- _Task goal_
Extend the text on heroism in Moll Flanders and Wuthering Heights, starting after its final sentence.

- _Text_
※ ※ ※

Although Daniel Defoe's Moll Flanders is a realistic novel which belongs more to the tradition of comedy than of tragedy, its heroine conforms to Northrup Frye's definition of the hero of the "high mimetic mode" in that she is superior to ordinary men in her levels of courage and individualism. In spite of the fact that she earns her living as a whore and a thief, Moll has a claim on heroism because of the fortitude with which she confronts her circumstances. In the development of this thesis, analyses of the character and personality of Moll Flanders, of the society in which she lives, and of Defoe's intent and purpose are included.
Although Emily Bronte's Heathcliff of Wuthering Heights does not conform closely to traditional heroic archetypes, nevertheless he obtains the stature of a tragic hero. The figure of Heathcliff is interpreted in the light of Romantic, Gothic, and Byronic archetypes and found to have elements of each. The violent nature of the hero is explored and evaluated in its relationship to the heroic ideal. The conclusion is drawn that although the presence of evil exerts an influence upon the character and actions of Heathcliff, this element does not preclude his being interpreted as a tragic hero.

※ ※ ※

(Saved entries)
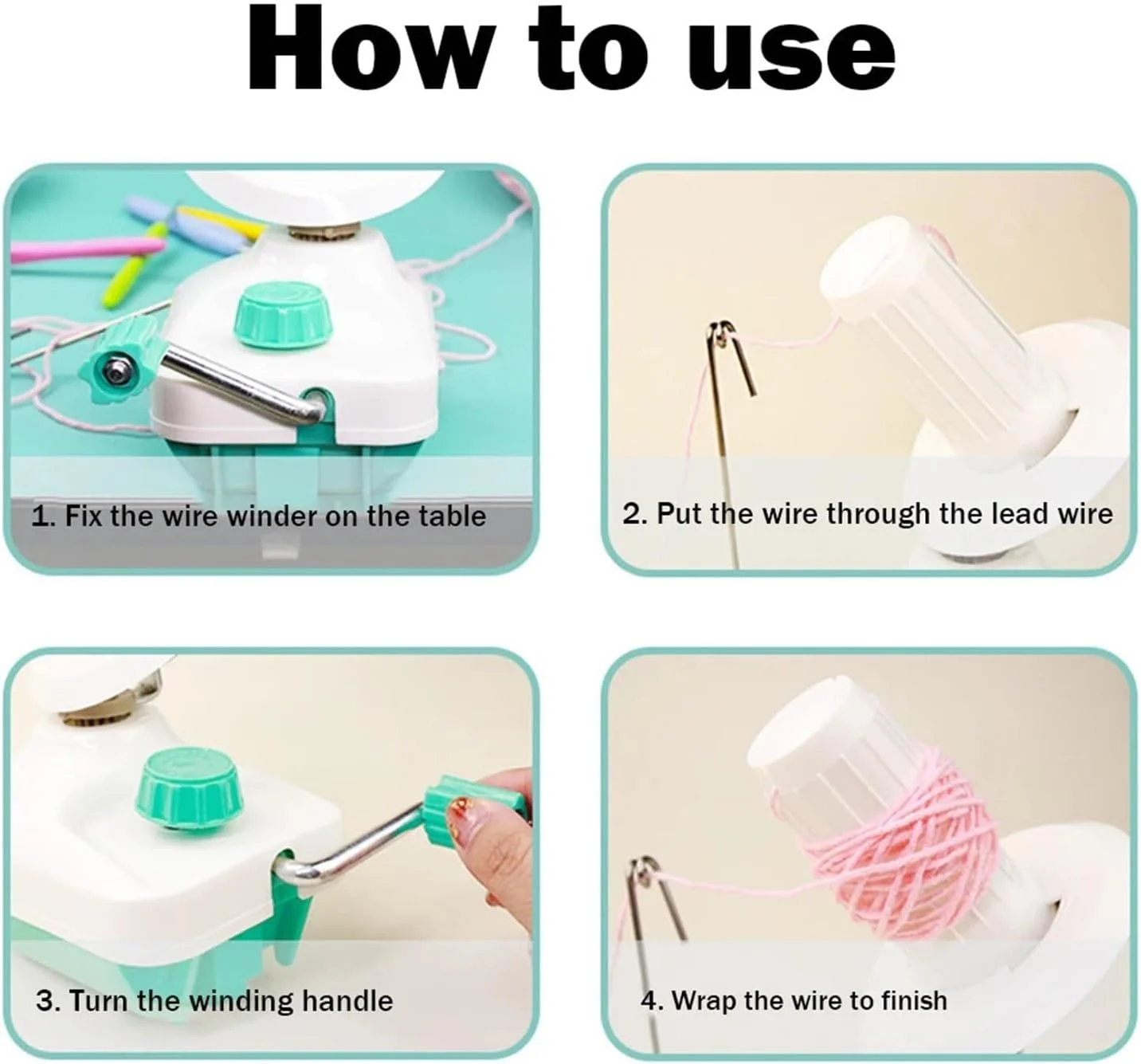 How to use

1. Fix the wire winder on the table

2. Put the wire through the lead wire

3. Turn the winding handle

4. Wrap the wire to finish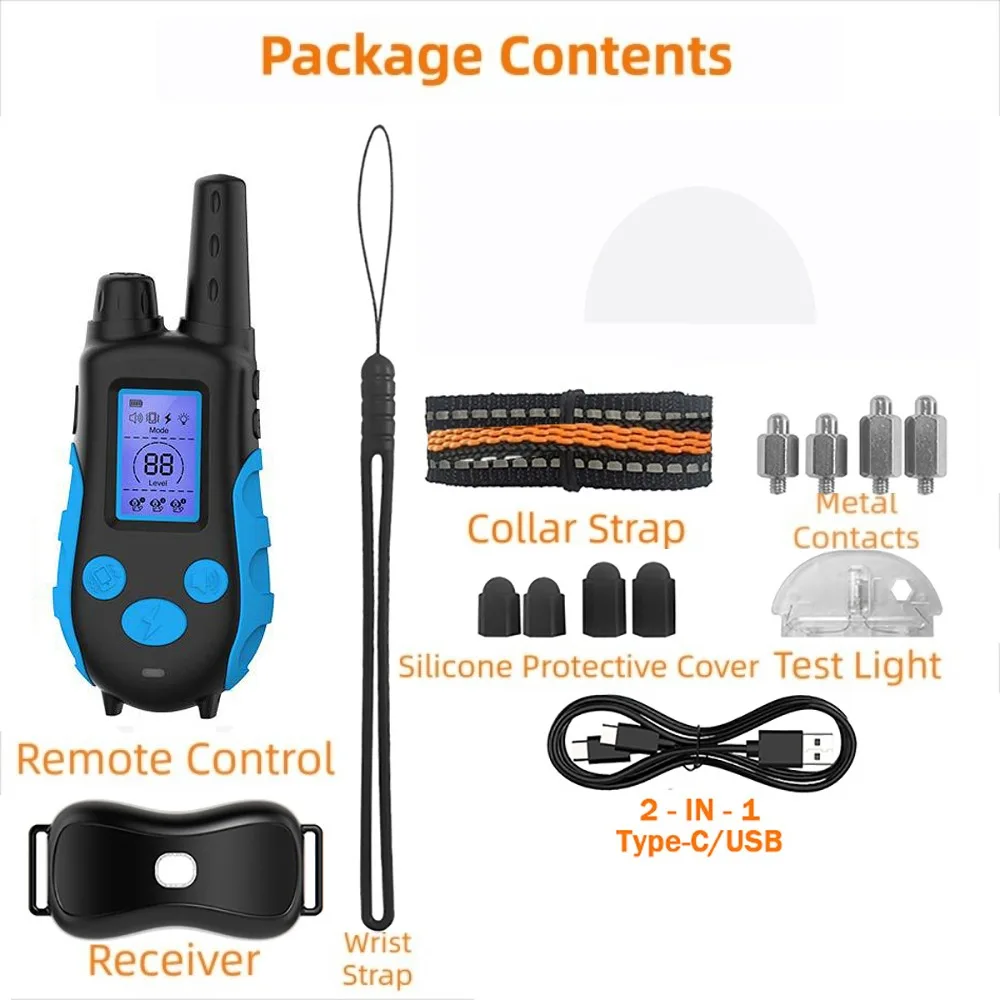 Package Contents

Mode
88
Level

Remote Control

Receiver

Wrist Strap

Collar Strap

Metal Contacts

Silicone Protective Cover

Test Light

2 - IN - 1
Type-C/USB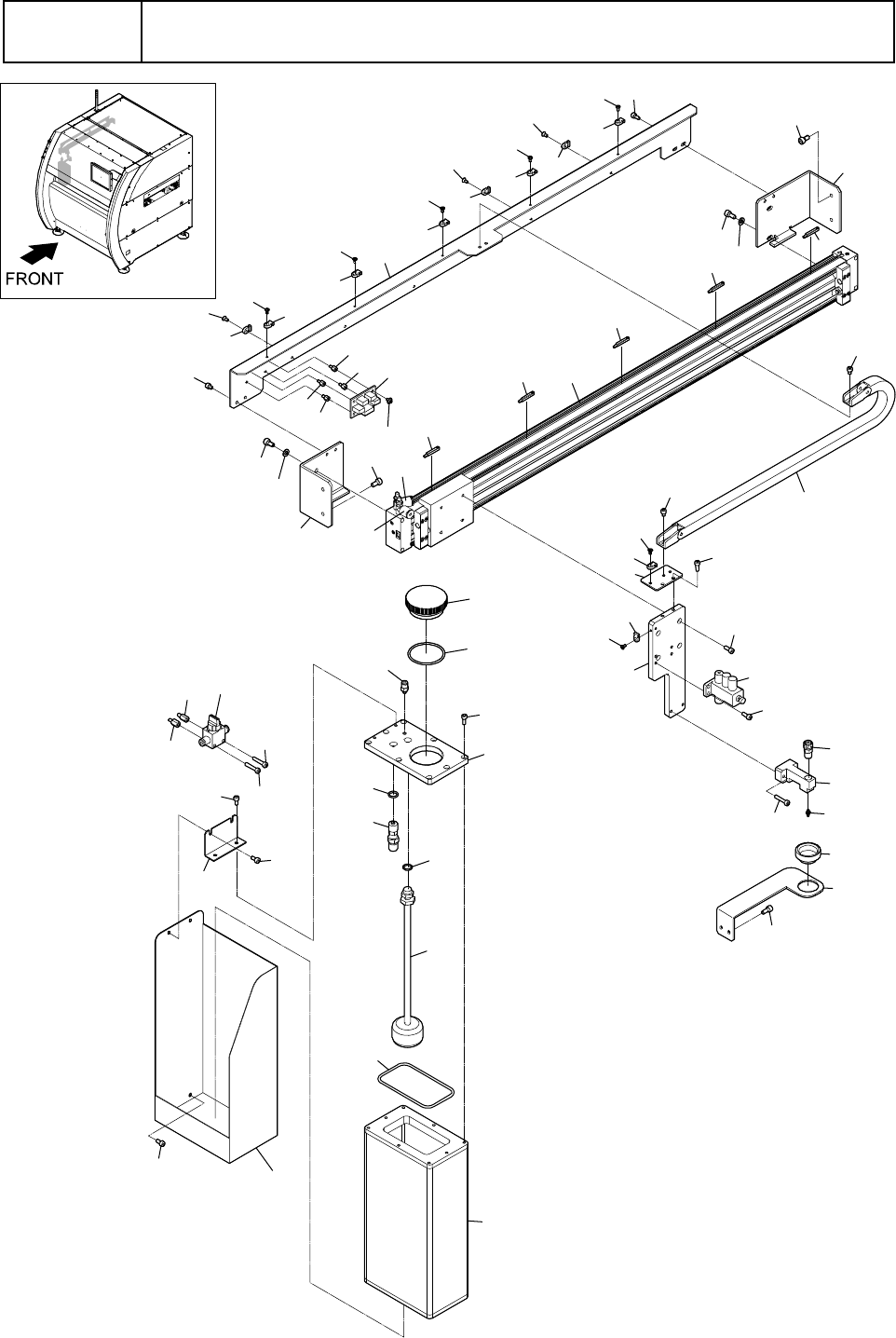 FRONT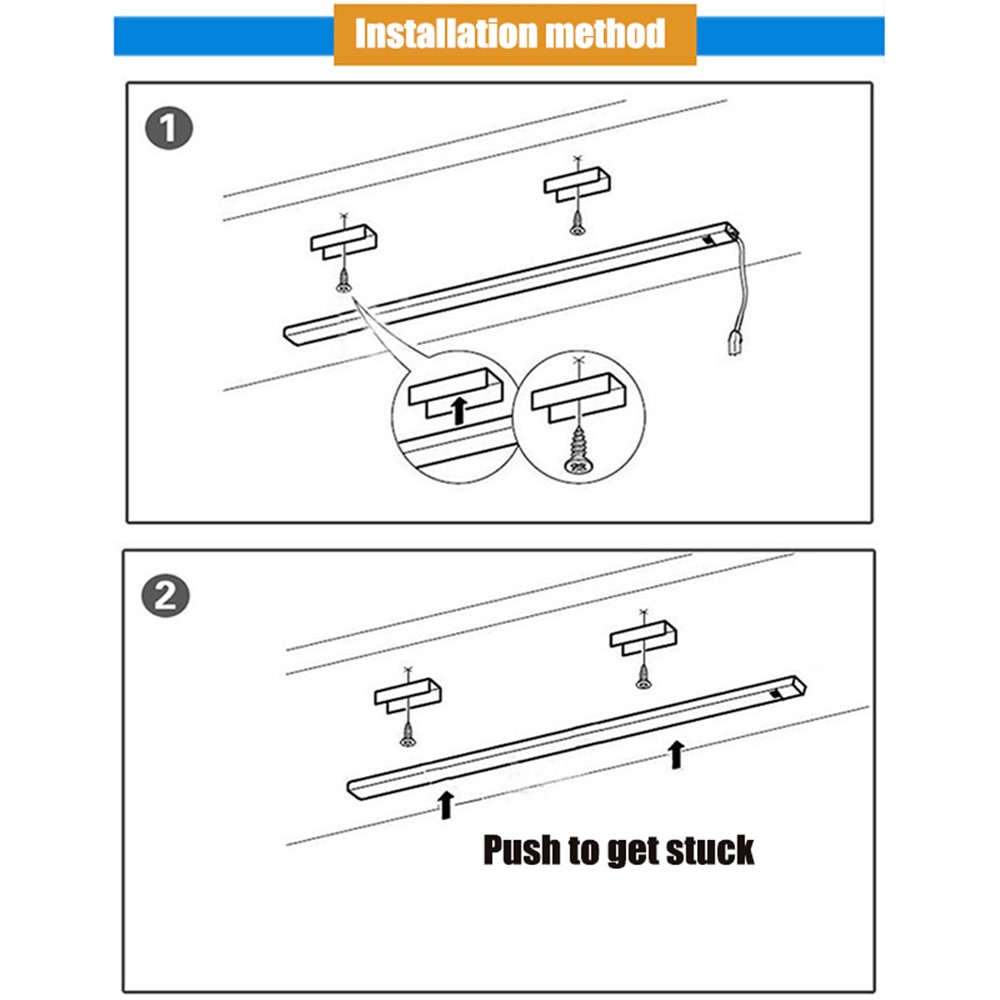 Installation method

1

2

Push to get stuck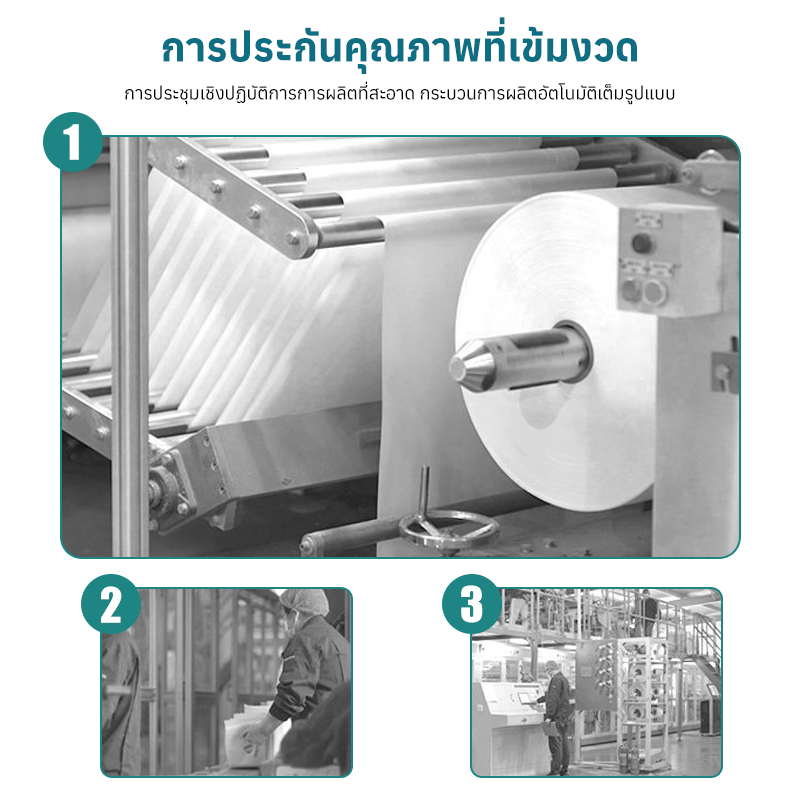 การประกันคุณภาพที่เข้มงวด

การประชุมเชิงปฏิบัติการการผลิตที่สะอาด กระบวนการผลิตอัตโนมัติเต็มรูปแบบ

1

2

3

※ ※ ※

- _Answer to this exercise_
Ayn Rand's careful choice of the romance as the appropriate genre for her presentation of the heroic ideal testifies to her artistry. An examination of her use of the quest motif and of the development of her supra-human characters is conducted in the light of Rand's own literary and ethical philosophies. The heroic figures of Atlas Shrugged are evaluated by the tenets of Objectivism which include a belief in the supremacy of man's mind, a belief in the worth of the individual, and a doctrine which teaches the virtue of selfishness. Attention is given to the moral implications of Rand's philosophy when applied to the actions of the characters in Atlas Shrugged.